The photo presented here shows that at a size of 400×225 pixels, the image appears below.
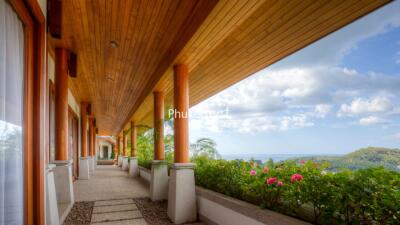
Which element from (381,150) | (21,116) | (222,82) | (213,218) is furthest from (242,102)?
(21,116)

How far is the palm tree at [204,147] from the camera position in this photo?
6.07 m

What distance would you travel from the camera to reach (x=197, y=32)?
3.52 meters

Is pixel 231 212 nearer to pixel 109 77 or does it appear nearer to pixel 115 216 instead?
pixel 115 216

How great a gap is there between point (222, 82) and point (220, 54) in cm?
153

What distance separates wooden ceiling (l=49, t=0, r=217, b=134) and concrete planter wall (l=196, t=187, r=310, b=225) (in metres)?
2.25

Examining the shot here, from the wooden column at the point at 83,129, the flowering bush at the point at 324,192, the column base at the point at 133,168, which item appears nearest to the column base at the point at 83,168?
the wooden column at the point at 83,129

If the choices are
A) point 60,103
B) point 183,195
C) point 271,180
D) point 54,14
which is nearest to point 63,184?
point 60,103

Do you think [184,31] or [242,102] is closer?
[184,31]

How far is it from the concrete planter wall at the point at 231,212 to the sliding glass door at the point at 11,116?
2.19 metres

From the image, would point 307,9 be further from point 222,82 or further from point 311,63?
------------------------------------------------------------------------
SET PROBLEM: Reproduce all of the material above word for word, omitting the pictures.

FINISHED EXERCISE:
The photo presented here shows that at a size of 400×225 pixels, the image appears below.
Which element from (381,150) | (21,116) | (222,82) | (213,218) is furthest from (242,102)?
(21,116)

How far is the palm tree at [204,147] from the camera position in this photo?
6.07 m

What distance would you travel from the camera to reach (x=197, y=32)?
3.52 meters

Is pixel 231 212 nearer to pixel 109 77 or does it appear nearer to pixel 115 216 instead?
pixel 115 216

How great a gap is there between point (222, 82) and point (220, 54) in cm?
153

What distance separates wooden ceiling (l=49, t=0, r=217, b=134) and concrete planter wall (l=196, t=187, r=310, b=225) (in metres)?
2.25

Examining the shot here, from the wooden column at the point at 83,129, the flowering bush at the point at 324,192, the column base at the point at 133,168, which item appears nearest to the column base at the point at 83,168?
the wooden column at the point at 83,129

If the choices are
A) point 60,103
B) point 183,195
C) point 271,180
D) point 54,14
which is nearest to point 63,184?
point 60,103

Do you think [184,31] or [242,102] is closer?
[184,31]

How far is it from the concrete planter wall at the point at 231,212 to the sliding glass door at the point at 11,116?
2.19 metres

From the image, would point 307,9 be further from point 222,82 or further from point 311,63?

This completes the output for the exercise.